▶ **Excerpt**:

......

How is the speed of the queue and vector C++ classes compared to a normal C type class such as a linked list or C style array. I made a couple typedef's for 3 dimensional arrays and later switched to a class with vectors of size 3 and realized the performance went way down. Is there a way to speed things up in the class by using the original typedef vec3 instead of using vectors? I tried replacing the vector with vec3 but the system fails to run and crashes, and I can't seem to find a way to manage the memory so it does not crash. I deleted and allocated the memory on almost every function, yet it still hits snags.
Code:
typedef float vec2[2]; //2 point vector
typedef float vec3[3]; //3 point vector
class Vec3{
private:
vector<GLfloat> vect3;
public:
Vec3();
Vec3(double, double, double);
~Vec3();
double* d_array();
GLdouble* GLd_array();
GLfloat* GLf_array();
void Unit();
friend Vec3 operator + (Vec3 a, Vec3 b)
{
Vec3 ret;
ret.vect3[0] = a.vect3[0] + b.vect3[0];
ret.vect3[1] = a.vect3[1] + b.vect3[1];
ret.vect3[2] = a.vect3[2] + b.vect3[2];
return ret;
}
friend Vec3 operator * (Vec3 a, double b)
{
Vec3 ret;
ret.vect3[0] = a.vect3[0] * b;
ret.vect3[1] = a.vect3[1] * b;
ret.vect3[2] = a.vect3[2] * b;
return ret;
}
Vec3 operator = (vec3 a)
{
vect3[0] = a[0];
vect3[1] = a[1];
vect3[2] = a[2];
return *this;
}
Vec3 operator = (double* a)
{
vect3[0] = a[0];
vect3[1] = a[1];
vect3[2] = a[2];
return *this;
}
GLfloat& operator [] (const int a)
{
return vect3[a];
}
GLfloat operator [] (const int a) const
{
return vect3[a];
}
friend Vec3 operator / (Vec3 a, double b)
{
Vec3 ret;
ret.vect3[0] = a.vect3[0] / b;
ret.vect3[1] = a.vect3[1] / b;
ret.vect3[2] = a.vect3[2] / b;
return ret;
}
friend Vec3 operator - (Vec3 a, Vec3 b)

......

▶ **Data to examine**:
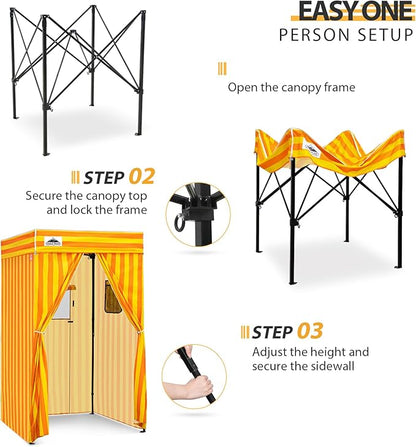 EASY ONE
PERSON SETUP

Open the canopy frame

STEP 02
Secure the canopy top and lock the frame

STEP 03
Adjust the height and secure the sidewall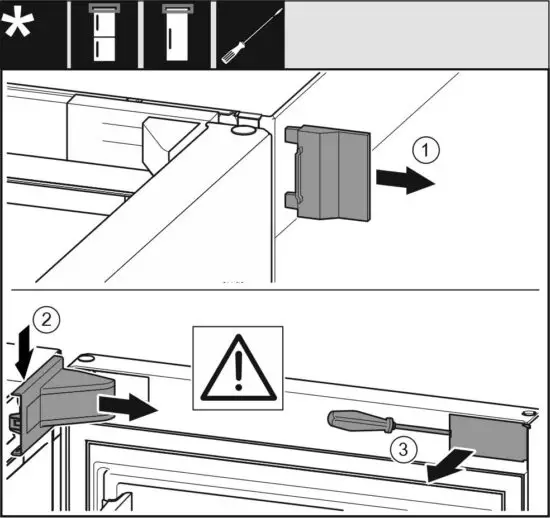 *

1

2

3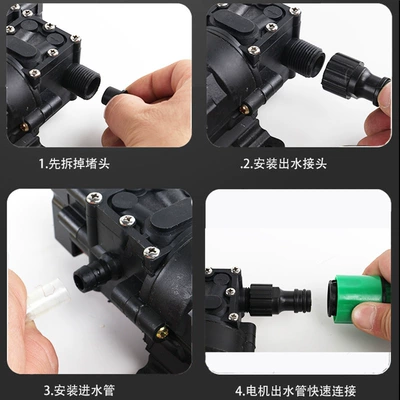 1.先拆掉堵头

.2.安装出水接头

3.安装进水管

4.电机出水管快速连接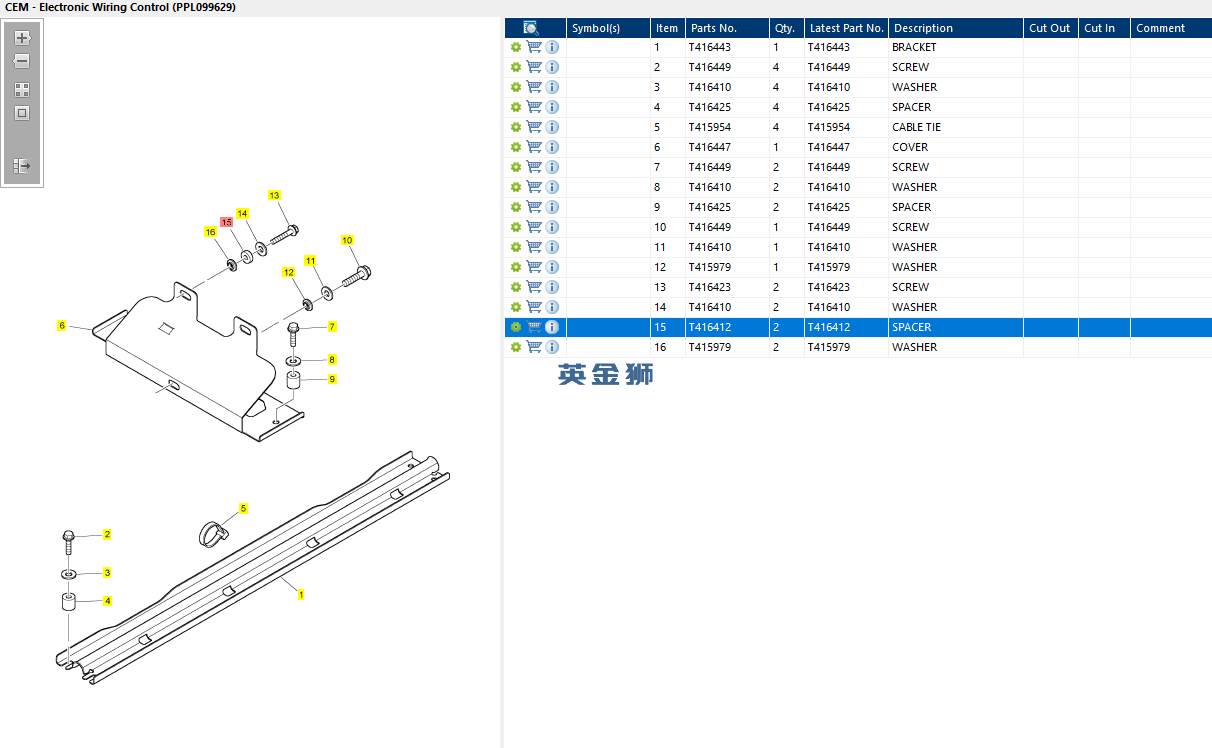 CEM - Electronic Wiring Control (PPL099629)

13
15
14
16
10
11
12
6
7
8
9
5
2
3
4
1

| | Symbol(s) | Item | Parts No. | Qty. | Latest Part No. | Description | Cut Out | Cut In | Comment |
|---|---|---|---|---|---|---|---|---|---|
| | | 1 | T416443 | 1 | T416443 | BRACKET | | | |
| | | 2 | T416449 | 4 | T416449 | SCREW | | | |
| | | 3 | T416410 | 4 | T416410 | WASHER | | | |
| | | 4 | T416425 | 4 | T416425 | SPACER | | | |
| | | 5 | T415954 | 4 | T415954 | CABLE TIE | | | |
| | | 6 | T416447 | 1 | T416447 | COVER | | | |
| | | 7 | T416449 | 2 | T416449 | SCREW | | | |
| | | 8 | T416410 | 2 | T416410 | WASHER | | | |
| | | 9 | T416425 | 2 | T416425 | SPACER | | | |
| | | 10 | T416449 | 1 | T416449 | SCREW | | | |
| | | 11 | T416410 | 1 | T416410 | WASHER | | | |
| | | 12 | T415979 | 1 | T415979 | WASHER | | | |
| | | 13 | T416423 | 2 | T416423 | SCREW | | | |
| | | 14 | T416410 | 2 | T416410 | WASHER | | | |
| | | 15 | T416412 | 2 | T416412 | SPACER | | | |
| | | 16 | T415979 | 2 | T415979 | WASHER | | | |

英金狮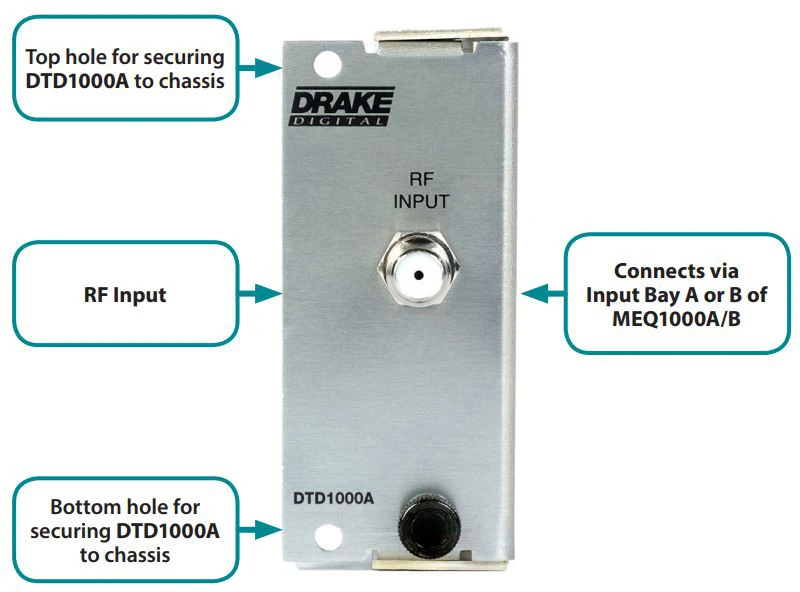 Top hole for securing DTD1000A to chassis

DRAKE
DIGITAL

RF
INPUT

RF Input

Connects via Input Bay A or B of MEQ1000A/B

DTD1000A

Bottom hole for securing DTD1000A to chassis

......

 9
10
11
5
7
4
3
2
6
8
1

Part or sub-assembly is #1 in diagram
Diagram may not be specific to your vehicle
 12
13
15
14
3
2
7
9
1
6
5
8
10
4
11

......

▶ **Questions**:
#1 Reproduce the forum post on C++ vector speed word for word, from "How is the speed" up to and including "still hits snags.".
#2 Summarize the forum post on C++ vector speed in two sentences.
The records have no connection to the text.

▶ **Task-by-task outputs**:
#1
How is the speed of the queue and vector C++ classes compared to a normal C type class such as a linked list or C style array. I made a couple typedef's for 3 dimensional arrays and later switched to a class with vectors of size 3 and realized the performance went way down. Is there a way to speed things up in the class by using the original typedef vec3 instead of using vectors? I tried replacing the vector with vec3 but the system fails to run and crashes, and I can't seem to find a way to manage the memory so it does not crash. I deleted and allocated the memory on almost every function, yet it still hits snags.

#2 The poster asks how the speed of the C++ queue and vector classes compares with C-style structures such as linked lists or arrays, noting that performance went way down after switching from typedefs for three-dimensional arrays to a class with vectors of size 3. Replacing the vector with the original vec3 typedef made the system crash, even though the poster deleted and allocated memory in almost every function.